### What to do:
Rewrite the listing below so that every "scene" becomes "view", keeping all other text unchanged.

[Collected data]
_ _ _

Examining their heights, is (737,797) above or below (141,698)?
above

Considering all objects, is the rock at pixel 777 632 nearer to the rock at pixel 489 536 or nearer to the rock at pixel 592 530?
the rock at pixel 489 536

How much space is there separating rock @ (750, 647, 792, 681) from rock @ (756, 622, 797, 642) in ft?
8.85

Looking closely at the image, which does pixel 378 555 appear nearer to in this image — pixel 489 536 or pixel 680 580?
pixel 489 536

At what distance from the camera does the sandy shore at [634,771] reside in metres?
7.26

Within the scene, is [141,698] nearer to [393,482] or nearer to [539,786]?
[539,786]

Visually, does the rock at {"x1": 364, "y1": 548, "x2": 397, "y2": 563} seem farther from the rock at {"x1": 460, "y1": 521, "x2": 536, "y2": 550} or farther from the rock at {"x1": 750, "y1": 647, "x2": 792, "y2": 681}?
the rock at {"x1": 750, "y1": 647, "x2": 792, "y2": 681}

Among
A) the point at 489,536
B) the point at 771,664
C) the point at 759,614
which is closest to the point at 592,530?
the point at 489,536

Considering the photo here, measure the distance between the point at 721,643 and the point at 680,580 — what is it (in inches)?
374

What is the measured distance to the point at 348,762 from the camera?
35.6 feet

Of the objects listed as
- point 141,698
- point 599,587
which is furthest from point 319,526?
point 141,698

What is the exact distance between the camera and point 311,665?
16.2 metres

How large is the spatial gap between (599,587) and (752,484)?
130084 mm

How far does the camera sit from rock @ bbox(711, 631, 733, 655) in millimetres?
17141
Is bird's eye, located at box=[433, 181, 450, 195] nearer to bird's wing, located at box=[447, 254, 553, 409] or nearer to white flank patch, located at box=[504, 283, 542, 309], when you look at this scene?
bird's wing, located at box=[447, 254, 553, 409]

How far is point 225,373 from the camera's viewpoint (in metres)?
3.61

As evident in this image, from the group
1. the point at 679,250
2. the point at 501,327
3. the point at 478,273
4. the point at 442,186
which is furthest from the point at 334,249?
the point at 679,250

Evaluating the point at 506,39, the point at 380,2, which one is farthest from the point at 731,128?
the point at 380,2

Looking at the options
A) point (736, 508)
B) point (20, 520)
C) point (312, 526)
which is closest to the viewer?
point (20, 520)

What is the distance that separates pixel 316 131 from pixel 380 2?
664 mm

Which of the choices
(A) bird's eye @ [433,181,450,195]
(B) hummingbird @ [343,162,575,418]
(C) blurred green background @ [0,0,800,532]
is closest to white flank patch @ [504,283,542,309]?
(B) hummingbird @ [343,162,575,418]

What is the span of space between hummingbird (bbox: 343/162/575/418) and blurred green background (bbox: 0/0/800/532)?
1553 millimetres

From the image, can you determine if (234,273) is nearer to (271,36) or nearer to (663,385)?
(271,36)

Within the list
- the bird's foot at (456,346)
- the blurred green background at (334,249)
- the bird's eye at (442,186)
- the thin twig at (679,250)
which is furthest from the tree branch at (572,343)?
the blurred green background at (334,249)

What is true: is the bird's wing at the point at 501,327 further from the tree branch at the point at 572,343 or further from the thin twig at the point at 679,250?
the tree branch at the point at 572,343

_ _ _

### Exercise result:
Examining their heights, is (737,797) above or below (141,698)?
above

Considering all objects, is the rock at pixel 777 632 nearer to the rock at pixel 489 536 or nearer to the rock at pixel 592 530?
the rock at pixel 489 536

How much space is there separating rock @ (750, 647, 792, 681) from rock @ (756, 622, 797, 642) in ft?
8.85

Looking closely at the image, which does pixel 378 555 appear nearer to in this image — pixel 489 536 or pixel 680 580?
pixel 489 536

At what distance from the camera does the sandy shore at [634,771] reside in metres?
7.26

Within the view, is [141,698] nearer to [393,482] or nearer to [539,786]?
[539,786]

Visually, does the rock at {"x1": 364, "y1": 548, "x2": 397, "y2": 563} seem farther from the rock at {"x1": 460, "y1": 521, "x2": 536, "y2": 550} or farther from the rock at {"x1": 750, "y1": 647, "x2": 792, "y2": 681}?
the rock at {"x1": 750, "y1": 647, "x2": 792, "y2": 681}

Among
A) the point at 489,536
B) the point at 771,664
C) the point at 759,614
which is closest to the point at 592,530?
the point at 489,536

Considering the photo here, measure the distance between the point at 721,643 and the point at 680,580 — what is it (in inches)?
374

What is the measured distance to the point at 348,762 from the camera?
35.6 feet

Of the objects listed as
- point 141,698
- point 599,587
which is furthest from point 319,526?
point 141,698

What is the exact distance between the camera and point 311,665?
16.2 metres

How large is the spatial gap between (599,587) and (752,484)?
130084 mm

How far does the camera sit from rock @ bbox(711, 631, 733, 655) in millimetres?
17141
Is bird's eye, located at box=[433, 181, 450, 195] nearer to bird's wing, located at box=[447, 254, 553, 409] or nearer to white flank patch, located at box=[504, 283, 542, 309], when you look at this view?
bird's wing, located at box=[447, 254, 553, 409]

How far is point 225,373 from the camera's viewpoint (in metres)?
3.61

As evident in this image, from the group
1. the point at 679,250
2. the point at 501,327
3. the point at 478,273
4. the point at 442,186
which is furthest from the point at 334,249?
the point at 679,250

Evaluating the point at 506,39, the point at 380,2, which one is farthest from the point at 731,128?
the point at 380,2

Looking at the options
A) point (736, 508)
B) point (20, 520)
C) point (312, 526)
which is closest to the viewer?
point (20, 520)

What is the distance that separates pixel 316 131 from pixel 380 2?
664 mm

Which of the choices
(A) bird's eye @ [433,181,450,195]
(B) hummingbird @ [343,162,575,418]
(C) blurred green background @ [0,0,800,532]
is closest to white flank patch @ [504,283,542,309]?
(B) hummingbird @ [343,162,575,418]

What is the span of space between hummingbird (bbox: 343/162/575/418) and blurred green background (bbox: 0/0/800/532)?
1553 millimetres

From the image, can you determine if (234,273) is nearer to (271,36) or nearer to (663,385)?
(271,36)

Within the list
- the bird's foot at (456,346)
- the blurred green background at (334,249)
- the bird's eye at (442,186)
- the thin twig at (679,250)
which is furthest from the tree branch at (572,343)?
the blurred green background at (334,249)

What is true: is the bird's wing at the point at 501,327 further from the tree branch at the point at 572,343 or further from the thin twig at the point at 679,250?
the tree branch at the point at 572,343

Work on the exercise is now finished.